Think You’ll Ace That Test? Think Again. Then Start Studying

Standardized Test with a broken yellow pencil

We hold many beliefs about memory—for instance, if you study more, you learn more. We are also constantly making judgments about particular instances of learning and remembering—I’ll never forget this party! That was easy to understand. I’ll ace it on the test.

But do beliefs influence judgments, and how do judgments affect memory performance? “There’s a disconnect among beliefs, judgments, and actual memory,” says Williams College psychologist Nate Kornell. Ask people to predict how or what they will learn and “in many situations, they do a breathtakingly bad job.”

Why? A new study by Kornell—with Matthew G. Rhodes of Colorado State University, Alan D. Castel of University of California/Los Angeles, and Sarah K. Tauber of Kent State University—posits that we make predictions about memory based on how we feel while we’re encountering the information to be learned, and that can lead us astray. The study will be published in Psychological Science, a journal of the Association for Psychological Science.

The researchers conducted three experiments, each with about 80 participants from teenagers to senior citizens. To test the relationships between “metamemory”—or beliefs and judgments about memory—and performance, they looked at two factors: the ease of processing information and the promise of future study opportunities.

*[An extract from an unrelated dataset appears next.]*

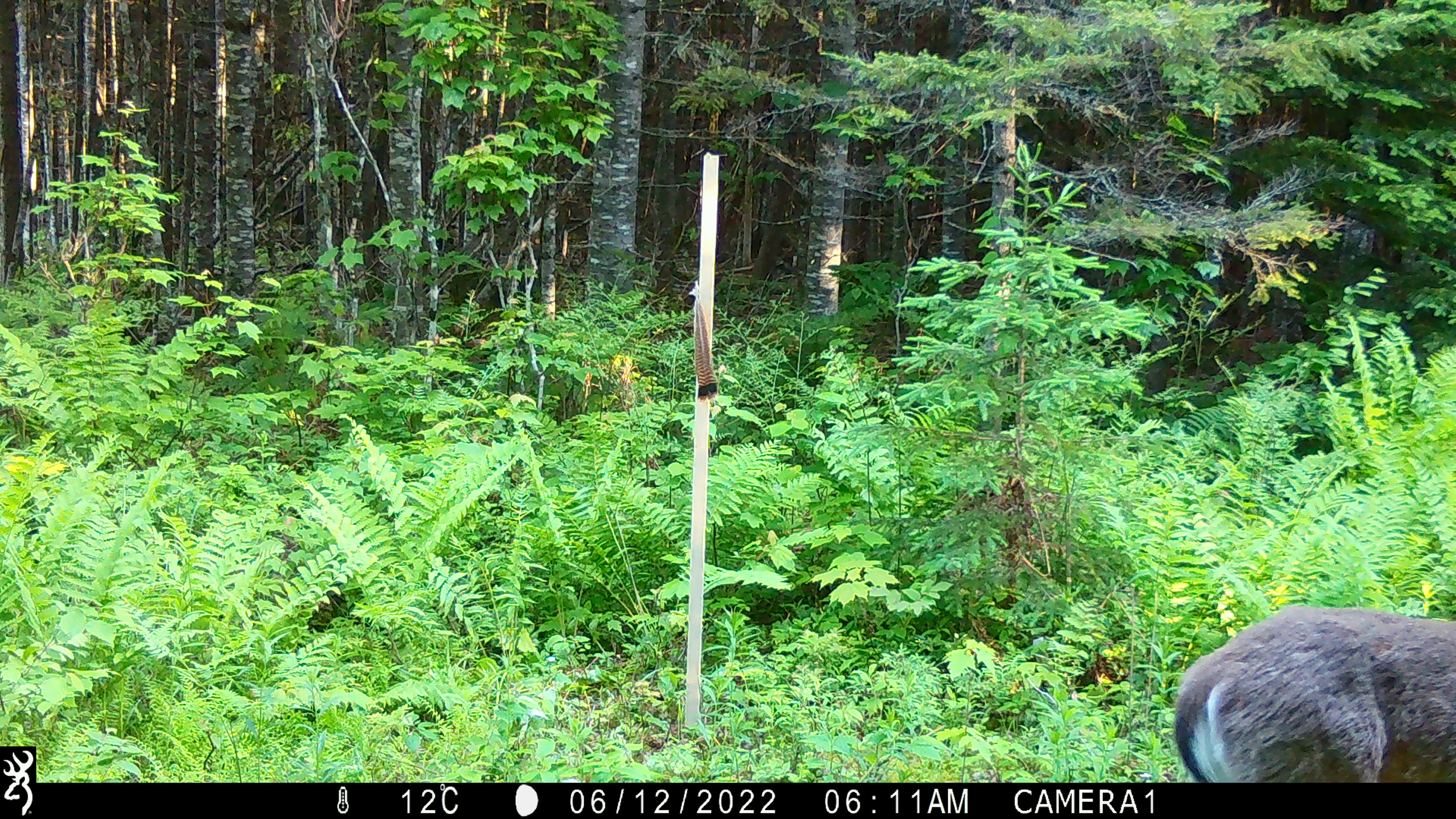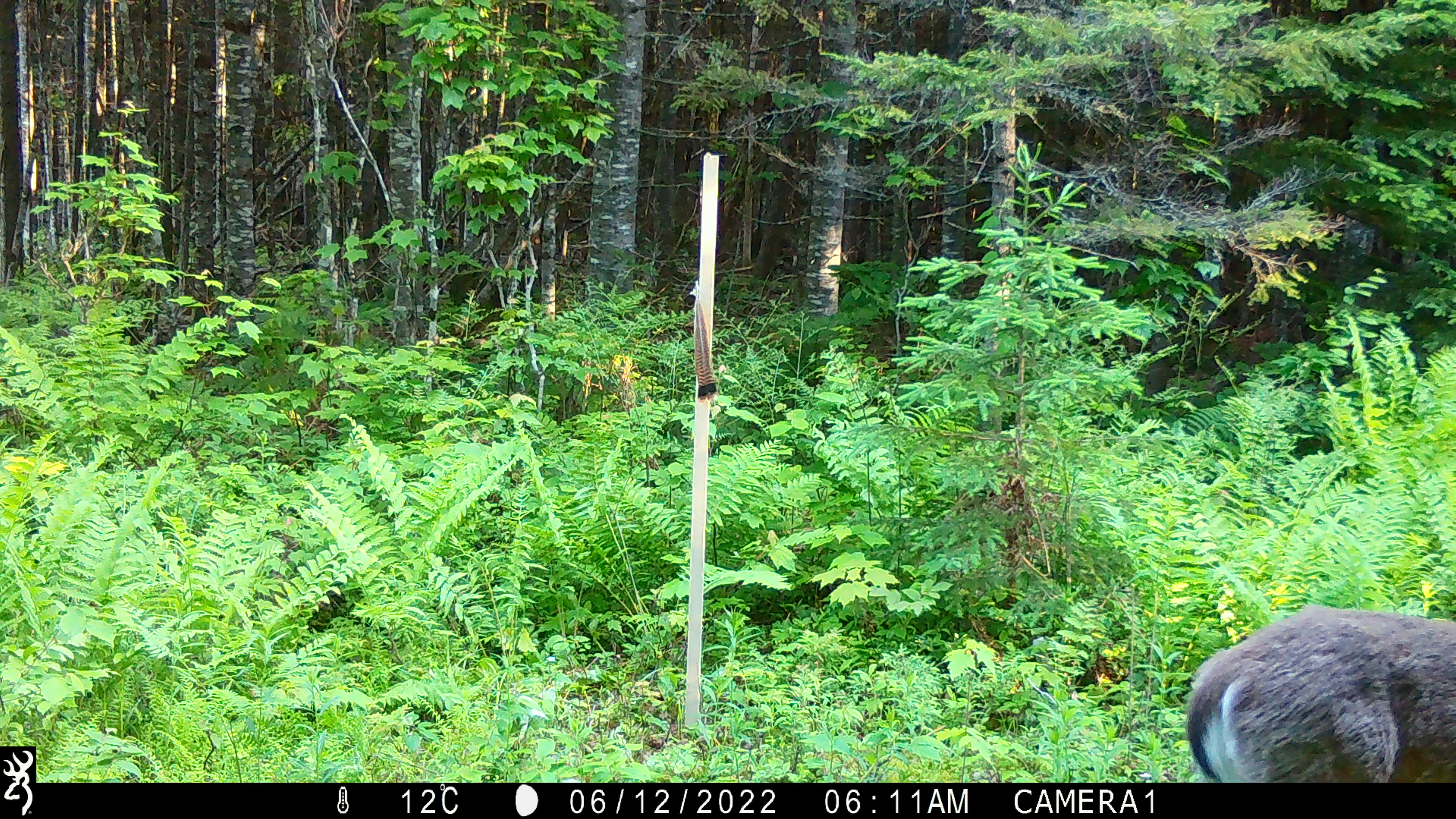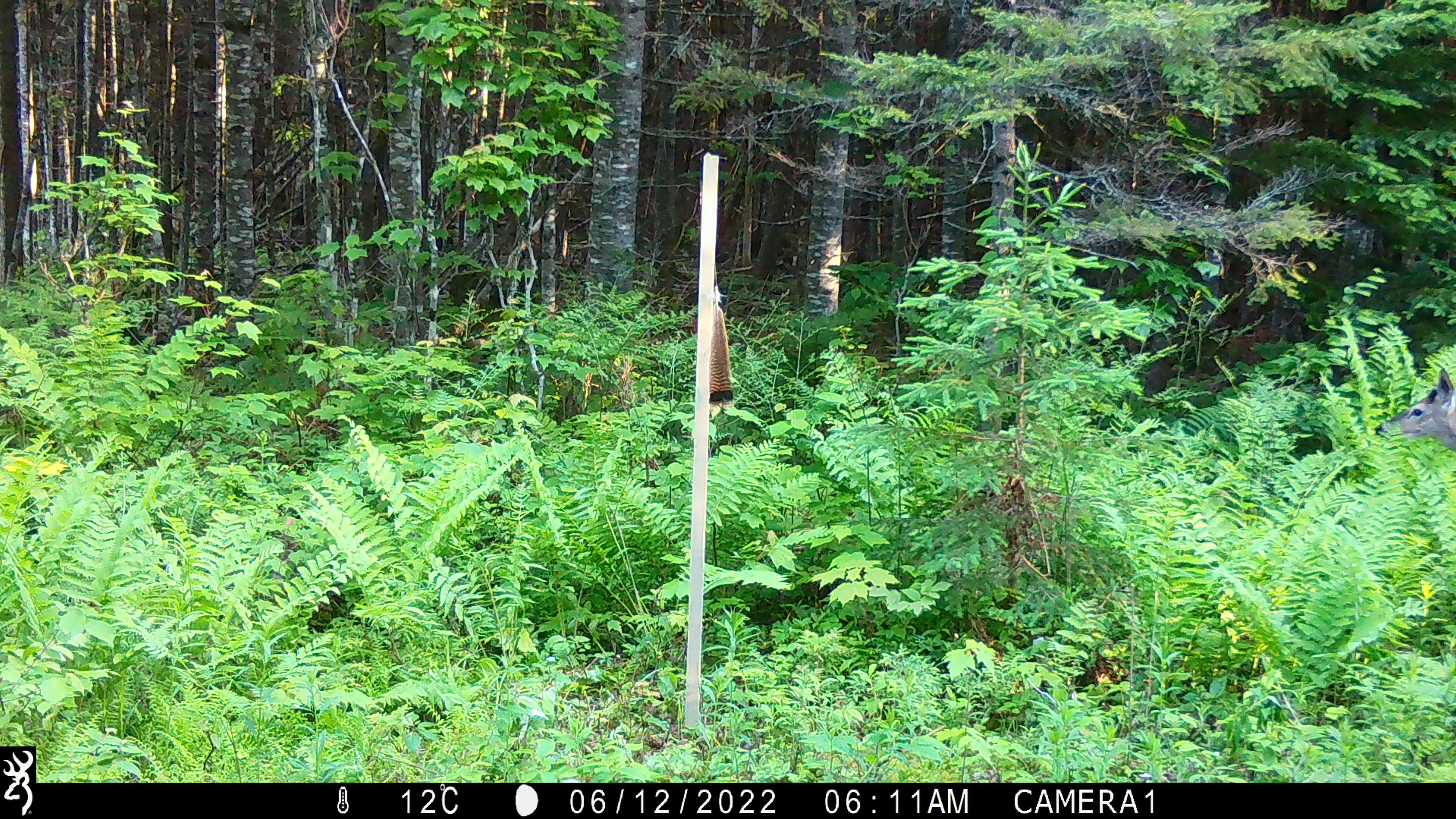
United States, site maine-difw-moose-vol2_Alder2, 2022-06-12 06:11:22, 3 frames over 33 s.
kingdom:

The participants were serially shown words in large or small fonts and asked to predict how well they’d remember each. In one iteration of the experiment, they knew they’d have either one more chance or none to study the words; in another, three more chances or none. Afterwards, they were tested on their memory of the words.

As expected, font size affected judgment but not memory. Because the larger fonts felt more fluently processed, participants thought they’d be easier to remember. But they weren’t. The number of study opportunities did affect memory—and the more repetitions, the better the performance. Participants predicted this would be so, but significantly underestimated the improvement additional study would yield. Belief affected judgment, but not much.

In a third experiment, participants were asked questions estimating the influence of font size and study on their learning. They still thought, incorrectly, that font size made a difference. But they were 10 times more sensitive to the number of study trials than in the earlier experiments. This time, they based their answers on their beliefs, not their immediate experiences and judgments.

What fools us? First, “automatic processing”: “If something is easy to process, you assume you will remember it well,” says Kornell. Second, there’s the “stability bias”: “People act as though their memories will remain the same in the future as they are right now.” Wrong again.

Actually, “effortful processing” leads to more stable learning. And “the way we encode information is not based on ease; it’s based on meaning.” We remember what is meaningful to us.

It’s unlikely we’ll start checking our judgments every time we make one, says Kornell: “That’s too slow.” So we’ll just have to study more than we think we have to. And to preserve memories, we’d be wise to keep a journal.